PROVIDED RECORDS:
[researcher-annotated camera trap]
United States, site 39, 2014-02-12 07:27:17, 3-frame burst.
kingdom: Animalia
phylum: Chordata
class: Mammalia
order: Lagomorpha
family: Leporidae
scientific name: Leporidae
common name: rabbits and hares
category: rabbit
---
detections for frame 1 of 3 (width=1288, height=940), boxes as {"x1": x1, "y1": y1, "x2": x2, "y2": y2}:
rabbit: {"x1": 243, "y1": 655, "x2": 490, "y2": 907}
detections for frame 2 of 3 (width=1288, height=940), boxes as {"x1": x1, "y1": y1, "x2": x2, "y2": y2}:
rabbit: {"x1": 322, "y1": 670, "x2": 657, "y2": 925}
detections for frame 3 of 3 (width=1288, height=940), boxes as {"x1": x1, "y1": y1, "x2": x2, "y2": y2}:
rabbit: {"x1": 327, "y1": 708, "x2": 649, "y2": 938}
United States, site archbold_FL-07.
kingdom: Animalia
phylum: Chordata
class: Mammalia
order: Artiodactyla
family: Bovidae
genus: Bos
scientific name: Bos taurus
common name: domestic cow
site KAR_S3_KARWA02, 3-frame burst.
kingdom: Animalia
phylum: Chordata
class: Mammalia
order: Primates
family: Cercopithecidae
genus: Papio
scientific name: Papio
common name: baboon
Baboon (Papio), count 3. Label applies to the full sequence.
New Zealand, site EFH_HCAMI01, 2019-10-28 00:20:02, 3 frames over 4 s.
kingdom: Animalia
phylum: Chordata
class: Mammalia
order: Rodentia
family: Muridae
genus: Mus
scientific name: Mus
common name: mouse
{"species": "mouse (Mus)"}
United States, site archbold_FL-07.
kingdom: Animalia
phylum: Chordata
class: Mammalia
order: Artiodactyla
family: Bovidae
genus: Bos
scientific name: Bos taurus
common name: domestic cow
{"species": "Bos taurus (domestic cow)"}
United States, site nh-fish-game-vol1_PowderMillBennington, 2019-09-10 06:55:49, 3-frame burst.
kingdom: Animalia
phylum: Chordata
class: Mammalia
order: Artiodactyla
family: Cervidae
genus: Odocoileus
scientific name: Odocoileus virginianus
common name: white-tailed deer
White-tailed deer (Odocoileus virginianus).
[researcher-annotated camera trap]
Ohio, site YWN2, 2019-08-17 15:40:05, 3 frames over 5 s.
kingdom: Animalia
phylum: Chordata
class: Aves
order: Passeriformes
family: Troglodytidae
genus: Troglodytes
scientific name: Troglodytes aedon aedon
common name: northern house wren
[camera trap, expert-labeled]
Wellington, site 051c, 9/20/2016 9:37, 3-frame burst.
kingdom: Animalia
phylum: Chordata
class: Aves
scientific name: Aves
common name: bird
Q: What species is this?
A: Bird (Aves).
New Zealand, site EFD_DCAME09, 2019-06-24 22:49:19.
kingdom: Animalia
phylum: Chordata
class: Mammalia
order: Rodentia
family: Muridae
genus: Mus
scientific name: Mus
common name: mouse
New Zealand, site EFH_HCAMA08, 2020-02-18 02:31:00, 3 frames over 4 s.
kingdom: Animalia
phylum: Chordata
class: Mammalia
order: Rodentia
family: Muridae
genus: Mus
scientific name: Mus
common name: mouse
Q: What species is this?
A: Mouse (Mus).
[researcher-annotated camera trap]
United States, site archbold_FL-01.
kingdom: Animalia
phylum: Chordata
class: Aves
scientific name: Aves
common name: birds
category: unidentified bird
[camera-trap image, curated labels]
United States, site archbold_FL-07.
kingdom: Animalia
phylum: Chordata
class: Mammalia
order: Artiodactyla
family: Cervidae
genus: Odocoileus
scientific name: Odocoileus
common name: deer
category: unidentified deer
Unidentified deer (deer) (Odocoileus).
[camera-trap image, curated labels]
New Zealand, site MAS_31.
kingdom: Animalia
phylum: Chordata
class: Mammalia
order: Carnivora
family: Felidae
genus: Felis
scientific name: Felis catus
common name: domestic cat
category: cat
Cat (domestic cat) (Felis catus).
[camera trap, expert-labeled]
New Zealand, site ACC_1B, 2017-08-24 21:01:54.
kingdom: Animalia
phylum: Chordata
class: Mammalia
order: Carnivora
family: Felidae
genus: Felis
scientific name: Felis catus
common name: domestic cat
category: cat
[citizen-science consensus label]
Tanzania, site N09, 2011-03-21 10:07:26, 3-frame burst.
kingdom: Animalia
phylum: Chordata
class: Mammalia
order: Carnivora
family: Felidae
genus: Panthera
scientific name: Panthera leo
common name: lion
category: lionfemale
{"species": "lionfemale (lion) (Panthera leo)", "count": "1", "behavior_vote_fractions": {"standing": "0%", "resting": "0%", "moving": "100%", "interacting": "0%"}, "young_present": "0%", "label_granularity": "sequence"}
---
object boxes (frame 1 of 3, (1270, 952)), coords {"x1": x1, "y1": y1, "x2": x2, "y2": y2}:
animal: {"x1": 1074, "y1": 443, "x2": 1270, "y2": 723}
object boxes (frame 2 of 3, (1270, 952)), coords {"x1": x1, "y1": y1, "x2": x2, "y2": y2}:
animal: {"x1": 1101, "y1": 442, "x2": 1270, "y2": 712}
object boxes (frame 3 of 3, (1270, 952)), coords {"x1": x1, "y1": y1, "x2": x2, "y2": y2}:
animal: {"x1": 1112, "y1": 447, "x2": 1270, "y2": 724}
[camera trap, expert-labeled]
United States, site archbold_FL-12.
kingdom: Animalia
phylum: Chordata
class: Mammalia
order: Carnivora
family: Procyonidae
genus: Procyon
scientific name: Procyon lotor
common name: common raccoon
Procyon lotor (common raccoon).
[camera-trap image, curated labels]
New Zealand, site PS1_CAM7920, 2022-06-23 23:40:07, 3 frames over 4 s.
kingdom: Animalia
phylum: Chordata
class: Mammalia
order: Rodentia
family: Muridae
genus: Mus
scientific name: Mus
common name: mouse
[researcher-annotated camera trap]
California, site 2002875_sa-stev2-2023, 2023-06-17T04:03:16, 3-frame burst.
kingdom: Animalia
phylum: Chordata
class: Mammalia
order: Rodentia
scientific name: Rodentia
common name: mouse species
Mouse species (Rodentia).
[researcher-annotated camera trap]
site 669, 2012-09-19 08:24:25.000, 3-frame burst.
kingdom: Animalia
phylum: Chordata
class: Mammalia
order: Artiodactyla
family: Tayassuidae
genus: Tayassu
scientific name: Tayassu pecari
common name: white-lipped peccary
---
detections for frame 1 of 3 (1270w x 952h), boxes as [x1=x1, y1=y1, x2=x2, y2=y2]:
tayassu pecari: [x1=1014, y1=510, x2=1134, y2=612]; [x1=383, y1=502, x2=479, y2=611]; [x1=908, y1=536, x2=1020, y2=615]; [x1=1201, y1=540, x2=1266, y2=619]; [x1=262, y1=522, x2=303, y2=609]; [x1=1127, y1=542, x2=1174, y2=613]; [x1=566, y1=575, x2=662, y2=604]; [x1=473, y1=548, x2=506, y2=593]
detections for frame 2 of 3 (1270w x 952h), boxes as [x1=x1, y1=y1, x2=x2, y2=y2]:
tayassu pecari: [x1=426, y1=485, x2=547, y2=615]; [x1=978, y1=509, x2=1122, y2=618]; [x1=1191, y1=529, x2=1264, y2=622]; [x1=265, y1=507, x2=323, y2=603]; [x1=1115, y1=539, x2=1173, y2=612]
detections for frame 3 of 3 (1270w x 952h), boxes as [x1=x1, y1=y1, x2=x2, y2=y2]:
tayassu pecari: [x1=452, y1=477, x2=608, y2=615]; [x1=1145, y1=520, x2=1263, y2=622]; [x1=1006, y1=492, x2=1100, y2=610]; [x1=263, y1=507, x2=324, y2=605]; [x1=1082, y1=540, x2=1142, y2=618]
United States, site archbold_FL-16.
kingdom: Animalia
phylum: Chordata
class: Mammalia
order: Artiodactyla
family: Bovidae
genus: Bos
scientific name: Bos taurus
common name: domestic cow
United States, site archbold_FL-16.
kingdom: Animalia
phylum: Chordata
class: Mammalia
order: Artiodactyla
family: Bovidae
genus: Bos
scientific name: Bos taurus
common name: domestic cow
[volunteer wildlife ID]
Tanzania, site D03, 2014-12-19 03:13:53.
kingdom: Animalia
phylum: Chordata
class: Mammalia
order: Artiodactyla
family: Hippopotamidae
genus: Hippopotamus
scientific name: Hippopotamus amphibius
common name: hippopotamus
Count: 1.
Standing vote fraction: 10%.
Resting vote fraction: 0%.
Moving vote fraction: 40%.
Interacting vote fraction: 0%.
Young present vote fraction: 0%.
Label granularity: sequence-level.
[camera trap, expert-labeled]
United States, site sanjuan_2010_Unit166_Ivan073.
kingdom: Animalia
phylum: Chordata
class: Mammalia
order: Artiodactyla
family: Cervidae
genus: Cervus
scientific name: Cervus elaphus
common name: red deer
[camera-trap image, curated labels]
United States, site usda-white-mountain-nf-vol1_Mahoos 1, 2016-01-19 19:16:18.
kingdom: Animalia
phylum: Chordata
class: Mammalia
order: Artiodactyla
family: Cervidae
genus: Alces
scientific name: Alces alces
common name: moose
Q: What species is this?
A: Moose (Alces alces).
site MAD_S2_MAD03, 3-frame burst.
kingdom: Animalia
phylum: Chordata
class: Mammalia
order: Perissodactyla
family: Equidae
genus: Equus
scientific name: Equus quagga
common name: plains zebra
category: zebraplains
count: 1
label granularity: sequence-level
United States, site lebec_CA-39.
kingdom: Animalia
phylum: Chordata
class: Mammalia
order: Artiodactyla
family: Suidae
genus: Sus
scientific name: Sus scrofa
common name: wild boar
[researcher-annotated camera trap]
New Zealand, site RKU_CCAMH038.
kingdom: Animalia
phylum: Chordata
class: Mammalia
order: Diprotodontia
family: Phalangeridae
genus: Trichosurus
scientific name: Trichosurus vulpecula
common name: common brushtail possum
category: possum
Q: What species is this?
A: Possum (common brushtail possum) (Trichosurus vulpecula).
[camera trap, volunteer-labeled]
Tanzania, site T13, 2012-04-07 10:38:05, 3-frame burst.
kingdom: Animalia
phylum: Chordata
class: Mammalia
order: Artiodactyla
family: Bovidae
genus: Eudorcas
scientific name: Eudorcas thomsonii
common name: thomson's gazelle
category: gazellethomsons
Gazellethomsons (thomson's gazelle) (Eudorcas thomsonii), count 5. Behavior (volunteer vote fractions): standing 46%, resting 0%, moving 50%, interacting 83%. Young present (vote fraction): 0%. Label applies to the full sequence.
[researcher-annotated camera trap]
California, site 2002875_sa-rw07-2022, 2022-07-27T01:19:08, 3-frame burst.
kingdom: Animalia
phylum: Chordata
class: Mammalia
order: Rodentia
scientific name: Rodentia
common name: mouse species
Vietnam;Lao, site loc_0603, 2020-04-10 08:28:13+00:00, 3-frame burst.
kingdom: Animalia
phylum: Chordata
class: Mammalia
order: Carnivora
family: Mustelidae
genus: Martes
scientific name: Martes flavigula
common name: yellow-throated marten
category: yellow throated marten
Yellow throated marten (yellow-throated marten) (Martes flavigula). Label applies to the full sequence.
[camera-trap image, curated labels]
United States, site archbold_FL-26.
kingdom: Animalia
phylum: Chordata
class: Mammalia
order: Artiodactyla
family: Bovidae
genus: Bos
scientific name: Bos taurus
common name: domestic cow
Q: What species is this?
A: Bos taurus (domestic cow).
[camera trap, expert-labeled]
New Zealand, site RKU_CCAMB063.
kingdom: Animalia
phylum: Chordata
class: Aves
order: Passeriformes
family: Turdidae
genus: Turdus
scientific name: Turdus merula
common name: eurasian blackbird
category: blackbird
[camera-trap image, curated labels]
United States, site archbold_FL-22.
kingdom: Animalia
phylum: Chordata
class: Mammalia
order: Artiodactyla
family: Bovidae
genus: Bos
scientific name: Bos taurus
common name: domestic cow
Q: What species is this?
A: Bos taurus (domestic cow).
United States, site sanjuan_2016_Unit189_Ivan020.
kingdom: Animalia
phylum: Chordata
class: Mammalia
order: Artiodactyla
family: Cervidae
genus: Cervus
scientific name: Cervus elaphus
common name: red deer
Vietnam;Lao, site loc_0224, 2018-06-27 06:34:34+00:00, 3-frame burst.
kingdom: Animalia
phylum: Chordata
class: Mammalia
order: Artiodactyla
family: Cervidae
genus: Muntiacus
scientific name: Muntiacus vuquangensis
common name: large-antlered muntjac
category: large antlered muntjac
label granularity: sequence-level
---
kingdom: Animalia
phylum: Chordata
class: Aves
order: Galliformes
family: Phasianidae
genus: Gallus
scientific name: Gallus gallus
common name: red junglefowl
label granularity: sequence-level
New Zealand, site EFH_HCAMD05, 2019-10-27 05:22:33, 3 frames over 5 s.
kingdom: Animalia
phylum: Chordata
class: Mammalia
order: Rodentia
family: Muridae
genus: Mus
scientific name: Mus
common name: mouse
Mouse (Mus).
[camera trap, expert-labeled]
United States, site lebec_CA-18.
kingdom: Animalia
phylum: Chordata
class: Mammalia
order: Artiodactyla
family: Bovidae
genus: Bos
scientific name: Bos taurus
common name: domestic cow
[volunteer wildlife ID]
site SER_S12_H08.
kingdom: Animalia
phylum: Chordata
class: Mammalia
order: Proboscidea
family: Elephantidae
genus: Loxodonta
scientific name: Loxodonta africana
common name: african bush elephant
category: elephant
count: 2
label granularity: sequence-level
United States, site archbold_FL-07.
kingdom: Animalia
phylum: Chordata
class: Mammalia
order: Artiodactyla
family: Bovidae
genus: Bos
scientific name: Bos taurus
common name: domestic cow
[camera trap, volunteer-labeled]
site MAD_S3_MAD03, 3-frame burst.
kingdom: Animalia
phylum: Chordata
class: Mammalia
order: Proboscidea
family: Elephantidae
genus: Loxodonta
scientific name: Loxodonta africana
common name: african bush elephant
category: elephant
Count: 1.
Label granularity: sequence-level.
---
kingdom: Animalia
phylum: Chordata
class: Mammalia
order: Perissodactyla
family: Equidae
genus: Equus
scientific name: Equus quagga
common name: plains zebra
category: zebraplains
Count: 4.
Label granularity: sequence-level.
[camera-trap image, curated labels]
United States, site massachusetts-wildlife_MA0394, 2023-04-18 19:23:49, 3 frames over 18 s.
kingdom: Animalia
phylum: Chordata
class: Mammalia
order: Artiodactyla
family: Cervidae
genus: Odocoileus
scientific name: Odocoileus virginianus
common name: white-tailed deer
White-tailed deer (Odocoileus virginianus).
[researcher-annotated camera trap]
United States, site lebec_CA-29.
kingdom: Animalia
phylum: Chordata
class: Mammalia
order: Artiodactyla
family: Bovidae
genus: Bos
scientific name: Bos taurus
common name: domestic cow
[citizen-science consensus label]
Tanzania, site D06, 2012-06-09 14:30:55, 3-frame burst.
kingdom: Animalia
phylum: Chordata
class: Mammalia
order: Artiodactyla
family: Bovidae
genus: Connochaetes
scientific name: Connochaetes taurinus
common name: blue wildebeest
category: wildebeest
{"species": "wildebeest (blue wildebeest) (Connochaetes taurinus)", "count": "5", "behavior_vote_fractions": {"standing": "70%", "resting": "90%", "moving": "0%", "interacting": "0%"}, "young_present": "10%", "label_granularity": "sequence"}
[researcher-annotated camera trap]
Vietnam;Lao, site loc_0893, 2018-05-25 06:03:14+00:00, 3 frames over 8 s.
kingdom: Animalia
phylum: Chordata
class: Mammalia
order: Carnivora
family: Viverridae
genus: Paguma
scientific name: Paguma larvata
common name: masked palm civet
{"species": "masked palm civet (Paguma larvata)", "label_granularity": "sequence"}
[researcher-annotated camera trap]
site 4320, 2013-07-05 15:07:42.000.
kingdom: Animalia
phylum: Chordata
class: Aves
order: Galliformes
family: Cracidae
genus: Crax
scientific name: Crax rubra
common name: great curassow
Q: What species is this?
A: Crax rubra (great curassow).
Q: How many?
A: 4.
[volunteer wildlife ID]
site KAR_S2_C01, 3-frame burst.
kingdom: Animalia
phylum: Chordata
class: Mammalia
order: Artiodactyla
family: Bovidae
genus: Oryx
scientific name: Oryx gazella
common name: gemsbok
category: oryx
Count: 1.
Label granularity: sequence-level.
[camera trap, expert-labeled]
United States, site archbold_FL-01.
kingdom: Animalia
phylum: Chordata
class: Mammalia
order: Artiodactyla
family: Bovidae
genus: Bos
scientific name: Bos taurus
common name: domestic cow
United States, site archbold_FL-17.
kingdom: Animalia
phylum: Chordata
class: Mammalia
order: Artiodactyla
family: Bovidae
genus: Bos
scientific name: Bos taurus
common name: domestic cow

WORK REQUIRED:
The lines to reproduce run from the line containing "Tanzania, site D06, 2012-06-09" to the end of the listing; write them out exactly and add nothing.

WRITTEN REPLY:
Tanzania, site D06, 2012-06-09 14:30:55, 3-frame burst.
kingdom: Animalia
phylum: Chordata
class: Mammalia
order: Artiodactyla
family: Bovidae
genus: Connochaetes
scientific name: Connochaetes taurinus
common name: blue wildebeest
category: wildebeest
{"species": "wildebeest (blue wildebeest) (Connochaetes taurinus)", "count": "5", "behavior_vote_fractions": {"standing": "70%", "resting": "90%", "moving": "0%", "interacting": "0%"}, "young_present": "10%", "label_granularity": "sequence"}
[researcher-annotated camera trap]
Vietnam;Lao, site loc_0893, 2018-05-25 06:03:14+00:00, 3 frames over 8 s.
kingdom: Animalia
phylum: Chordata
class: Mammalia
order: Carnivora
family: Viverridae
genus: Paguma
scientific name: Paguma larvata
common name: masked palm civet
{"species": "masked palm civet (Paguma larvata)", "label_granularity": "sequence"}
[researcher-annotated camera trap]
site 4320, 2013-07-05 15:07:42.000.
kingdom: Animalia
phylum: Chordata
class: Aves
order: Galliformes
family: Cracidae
genus: Crax
scientific name: Crax rubra
common name: great curassow
Q: What species is this?
A: Crax rubra (great curassow).
Q: How many?
A: 4.
[volunteer wildlife ID]
site KAR_S2_C01, 3-frame burst.
kingdom: Animalia
phylum: Chordata
class: Mammalia
order: Artiodactyla
family: Bovidae
genus: Oryx
scientific name: Oryx gazella
common name: gemsbok
category: oryx
Count: 1.
Label granularity: sequence-level.
[camera trap, expert-labeled]
United States, site archbold_FL-01.
kingdom: Animalia
phylum: Chordata
class: Mammalia
order: Artiodactyla
family: Bovidae
genus: Bos
scientific name: Bos taurus
common name: domestic cow
United States, site archbold_FL-17.
kingdom: Animalia
phylum: Chordata
class: Mammalia
order: Artiodactyla
family: Bovidae
genus: Bos
scientific name: Bos taurus
common name: domestic cow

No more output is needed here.